Preparing questions in advance can help patients have more meaningful discussions with their physicians regarding their conditions. Patients may wish to ask their doctor the following questions about antidiabetic agents:

  1. Do I need to take antidiabetic agents, or am I likely to need medication soon?

  2. Which is the best class of drug or combination of drugs for me?

  3. How do my medications work?

  4. Can you recommend any diabetes drugs that may also help me lose weight?

  5. Do I have any conditions or am I using other medications that make it inadvisable to take an antidiabetic agent that was recommended for me?

  6. What is the name of my drug, the dosage and frequency? How and when should I take it?

  7. What should I do if I miss a dose or take too much?
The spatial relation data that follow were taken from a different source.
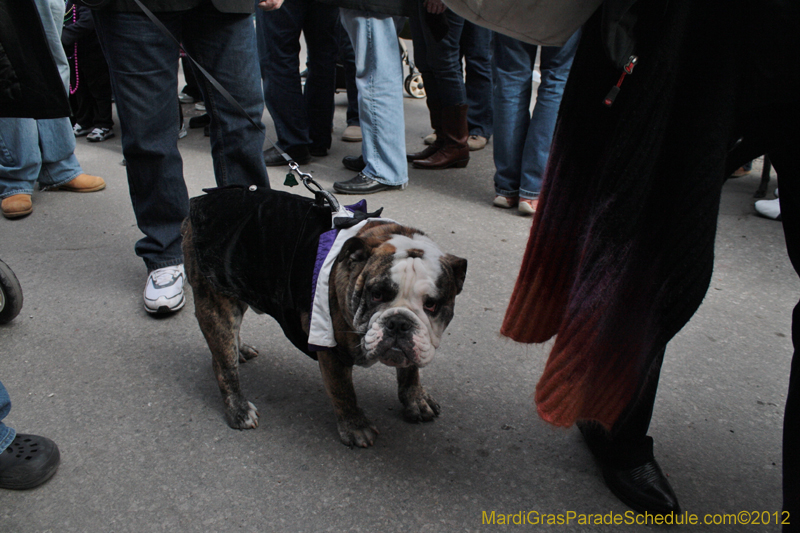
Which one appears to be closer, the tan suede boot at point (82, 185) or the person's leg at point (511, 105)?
the person's leg at point (511, 105)

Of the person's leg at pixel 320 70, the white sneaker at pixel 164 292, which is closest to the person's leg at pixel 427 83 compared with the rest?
the person's leg at pixel 320 70

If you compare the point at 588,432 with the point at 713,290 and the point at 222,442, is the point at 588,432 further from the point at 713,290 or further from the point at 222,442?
the point at 713,290

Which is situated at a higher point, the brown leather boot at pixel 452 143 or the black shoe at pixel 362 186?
the brown leather boot at pixel 452 143

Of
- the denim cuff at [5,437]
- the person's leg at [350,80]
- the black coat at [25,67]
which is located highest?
the black coat at [25,67]

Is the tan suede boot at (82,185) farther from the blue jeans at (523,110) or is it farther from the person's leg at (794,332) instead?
the person's leg at (794,332)

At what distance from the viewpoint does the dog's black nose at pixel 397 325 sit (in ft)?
5.62

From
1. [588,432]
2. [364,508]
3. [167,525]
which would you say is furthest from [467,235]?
[167,525]

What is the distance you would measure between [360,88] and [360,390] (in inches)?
113

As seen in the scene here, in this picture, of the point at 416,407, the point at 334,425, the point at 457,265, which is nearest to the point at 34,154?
the point at 334,425

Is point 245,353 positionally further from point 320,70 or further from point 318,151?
point 320,70

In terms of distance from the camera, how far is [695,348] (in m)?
2.76

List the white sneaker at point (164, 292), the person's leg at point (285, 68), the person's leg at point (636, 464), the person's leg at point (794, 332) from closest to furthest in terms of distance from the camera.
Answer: the person's leg at point (794, 332) → the person's leg at point (636, 464) → the white sneaker at point (164, 292) → the person's leg at point (285, 68)

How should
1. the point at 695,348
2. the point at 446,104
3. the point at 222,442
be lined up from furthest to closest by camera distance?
the point at 446,104 → the point at 695,348 → the point at 222,442

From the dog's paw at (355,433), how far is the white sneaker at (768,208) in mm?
3601
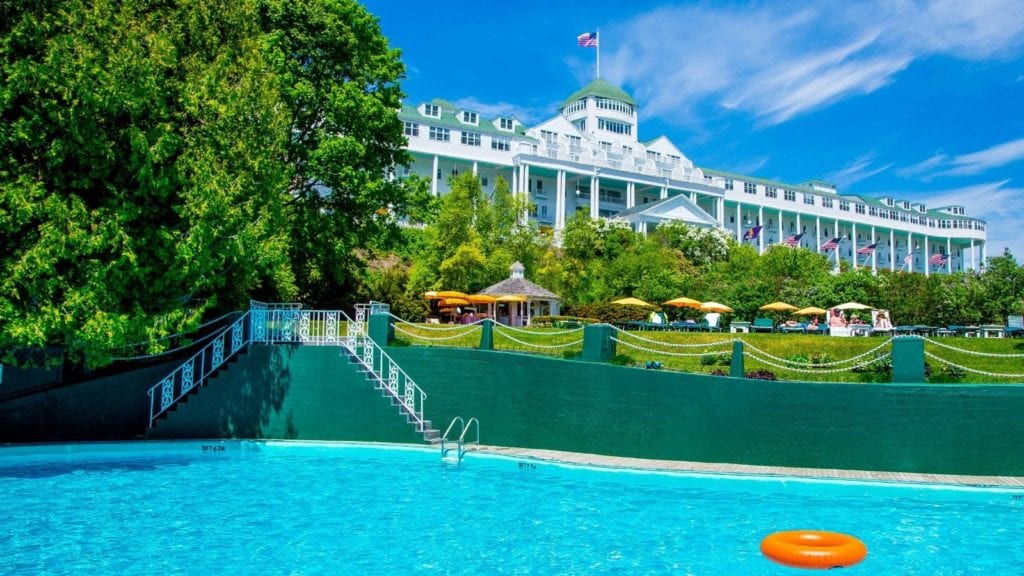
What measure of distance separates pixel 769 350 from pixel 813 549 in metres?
13.7

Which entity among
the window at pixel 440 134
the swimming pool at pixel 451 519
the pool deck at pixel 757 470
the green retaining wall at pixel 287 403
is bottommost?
the swimming pool at pixel 451 519

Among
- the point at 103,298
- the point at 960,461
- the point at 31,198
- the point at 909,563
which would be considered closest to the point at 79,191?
the point at 31,198

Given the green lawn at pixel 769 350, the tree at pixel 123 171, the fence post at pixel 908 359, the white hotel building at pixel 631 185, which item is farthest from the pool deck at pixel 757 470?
the white hotel building at pixel 631 185

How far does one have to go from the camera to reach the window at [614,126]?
81.6 meters

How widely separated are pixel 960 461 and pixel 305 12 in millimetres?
21105

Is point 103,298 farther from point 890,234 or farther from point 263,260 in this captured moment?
point 890,234

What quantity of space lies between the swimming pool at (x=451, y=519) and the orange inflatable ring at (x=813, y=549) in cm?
17

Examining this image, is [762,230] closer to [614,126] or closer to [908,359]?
[614,126]

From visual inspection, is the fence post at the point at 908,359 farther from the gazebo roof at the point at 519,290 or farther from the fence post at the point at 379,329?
the gazebo roof at the point at 519,290

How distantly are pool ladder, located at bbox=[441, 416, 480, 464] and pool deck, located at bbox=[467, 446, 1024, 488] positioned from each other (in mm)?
446

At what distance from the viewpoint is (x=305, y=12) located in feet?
74.6

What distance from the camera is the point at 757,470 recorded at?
47.7 feet

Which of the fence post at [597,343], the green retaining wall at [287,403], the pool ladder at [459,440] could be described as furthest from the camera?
the green retaining wall at [287,403]

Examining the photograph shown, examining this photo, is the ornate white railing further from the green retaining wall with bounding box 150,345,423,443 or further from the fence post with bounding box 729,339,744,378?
the fence post with bounding box 729,339,744,378
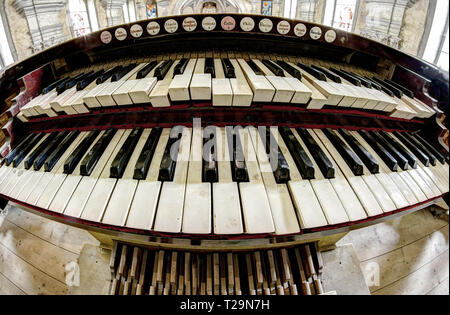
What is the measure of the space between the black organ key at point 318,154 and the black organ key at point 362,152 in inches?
8.7

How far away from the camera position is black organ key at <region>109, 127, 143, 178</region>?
0.82m

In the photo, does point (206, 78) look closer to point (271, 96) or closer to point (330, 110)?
point (271, 96)

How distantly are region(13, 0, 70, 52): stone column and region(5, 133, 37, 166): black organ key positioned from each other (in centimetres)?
650

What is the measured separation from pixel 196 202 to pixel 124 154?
18.1 inches

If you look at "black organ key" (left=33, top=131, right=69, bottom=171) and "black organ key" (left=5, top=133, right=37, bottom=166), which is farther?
"black organ key" (left=5, top=133, right=37, bottom=166)

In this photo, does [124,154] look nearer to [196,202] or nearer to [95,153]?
[95,153]

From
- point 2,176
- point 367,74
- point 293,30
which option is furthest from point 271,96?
point 2,176

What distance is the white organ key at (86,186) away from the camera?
2.46 ft

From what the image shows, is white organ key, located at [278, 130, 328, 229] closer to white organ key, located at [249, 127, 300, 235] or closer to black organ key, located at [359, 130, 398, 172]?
white organ key, located at [249, 127, 300, 235]

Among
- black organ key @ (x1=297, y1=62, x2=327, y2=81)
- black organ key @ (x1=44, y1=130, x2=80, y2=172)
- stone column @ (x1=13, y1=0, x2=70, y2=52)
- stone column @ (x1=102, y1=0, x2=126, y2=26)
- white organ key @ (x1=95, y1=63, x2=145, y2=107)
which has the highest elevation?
stone column @ (x1=102, y1=0, x2=126, y2=26)

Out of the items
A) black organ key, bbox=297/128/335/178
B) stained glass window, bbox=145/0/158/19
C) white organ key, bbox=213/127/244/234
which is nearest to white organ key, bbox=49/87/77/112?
white organ key, bbox=213/127/244/234

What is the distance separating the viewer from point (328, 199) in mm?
749

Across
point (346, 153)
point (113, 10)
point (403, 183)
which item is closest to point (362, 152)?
point (346, 153)
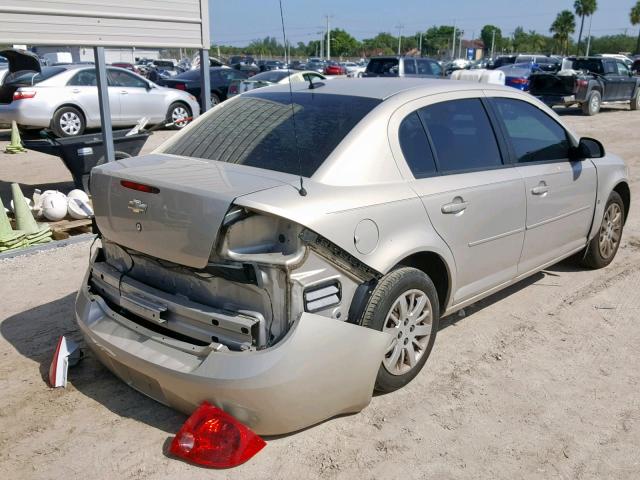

  8. What are my chances of experiencing swelling, weight gain, nausea, dizziness or other side effects? At what point should I notify you of side effects?

  9. How do these medications affect my risk of hypoglycemia? What signs should I watch for and what action should I take if my blood sugar drops?

  10. Do I need to follow any dietary or exercise precautions when taking my medication?

  11. Can weight loss, exercise and diet reduce or eliminate my need for medication?

  12. What kind of monitoring will show if my dosage needs to be adjusted?

  13. Are my medications safe for children, pregnant women, breastfeeding women or elders?

  14. Do I also need to take insulin? Do I need medication for diabetic complications such as nephropathy, neuropathy or retinopathy? Do I need medication for blood pressure, cholesterol or obesity?

  15. Are antidiabetic agents an option for me if I’m not diabetic but have insulin resistance, prediabetes, polycystic ovarian syndrome or any other conditions?